A new drug is developed which selectively cleaves covalent
bonds between two sulfur atoms of non-adjacent amino acids
in a polypeptide chain. Which level of protein structure in
affected molecules would be most directly affected by the
drug
The tertiary structure of the affected protein molecules would be most directly affected by the drug as it is the level of protein structure where the non-adjacent amino acids are held together by disulfide bonds formed between the sulfur atoms. Disrupting these bonds would cause a structural change in the protein, altering its function.
Albumin is a large protein which circulates freely in human plasma. Another
type of protein, called aquaporins, act as a channel for water to enter and exit a
cell, and are located within the lipid bilayer of a cell’s plasma membrane. Based
on their physiological locations, how would the tertiary structure of these two
proteins mostly likely compare?
a. Albumin has more of nonpolar core with nonpolar out layer while
aquaporins have a more polar core with polar outer layer.
b. Albumin has more of nonpolar core with polar outer later while
aquaporins have more polar core with nonpolar outer layer.
c. Albumin has more polar core with non polar outer layer while
aquaporins have a more of non polar core with polar outer layer
d. Albumin has more polar core with polar outer layer while aquaporins
have a more of non polar core with non polar outer layer
c. Albumin has more polar core with non polar outer layer while aquaporins have a more non polar core with polar outer layer.
Albumin is a soluble protein that circulates freely in blood plasma, so it needs to be water-soluble. Therefore, it has a polar (hydrophilic) core that can interact with water molecules and a non-polar (hydrophobic) outer layer that interacts with other non-polar molecules in the body.
Aquaporins, on the other hand, are membrane proteins that need to interact with the non-polar lipid bilayer of the cell membrane in order to function. Therefore, they have a non-polar (hydrophobic) core that can interact with the lipid bilayer and a polar (hydrophilic) outer layer that interacts with water molecules.
The level of protein structure most directly affected by the drug that selectively cleaves covalent bonds between two sulfur atoms of non-adjacent amino acids in a polypeptide chain is the tertiary structure.
To determine which level of protein structure would be most directly affected by the drug, we need to understand the different levels of protein structure.
Proteins have four levels of structure: primary, secondary, tertiary, and quaternary.
1. Primary structure: This level refers to the linear sequence of amino acids in a polypeptide chain. The primary structure is determined by the genetic information encoded in the DNA. It is held together by peptide bonds between adjacent amino acids.
2. Secondary structure: This level describes the local folding patterns within a polypeptide chain. The two most common types of secondary structure are alpha-helices and beta-sheets. These structures are formed by hydrogen bonding between the backbone atoms (i.e., the amino and carboxyl groups) of the amino acids.
3. Tertiary structure: This level represents the overall three-dimensional shape of a polypeptide chain. It is determined by the interactions between amino acid side chains, such as hydrophobic interactions, hydrogen bonding, disulfide bonds, and electrostatic interactions.
4. Quaternary structure: This level refers to the arrangement of multiple polypeptide chains (subunits) in a protein complex. Proteins with quaternary structure are composed of two or more polypeptide chains held together by various interactions.
Now, coming back to the question, the drug selectively cleaves covalent bonds between two sulfur atoms of non-adjacent amino acids in a polypeptide chain.

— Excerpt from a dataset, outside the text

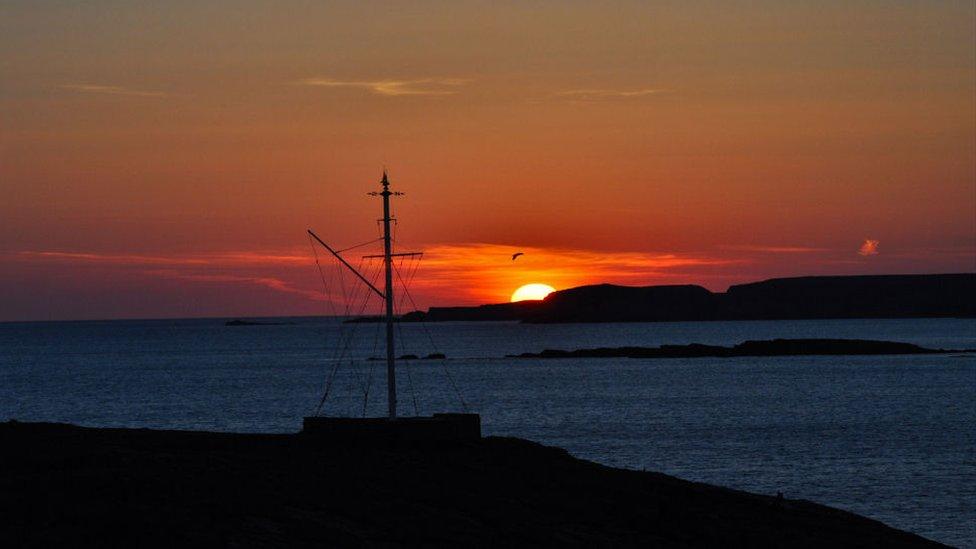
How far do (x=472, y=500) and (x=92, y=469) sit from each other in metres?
8.58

Covalent bonds in proteins are generally involved in the tertiary structure, where sulfur atoms from cysteine residues can form disulfide bonds. These disulfide bonds are important for stabilizing and maintaining the three-dimensional structure of the protein.
Therefore, the most directly affected level of protein structure by this drug would be the tertiary structure. By cleaving the covalent bonds between sulfur atoms, the drug would disrupt the stabilizing disulfide bonds, leading to alterations or unfolding of the protein's three-dimensional structure.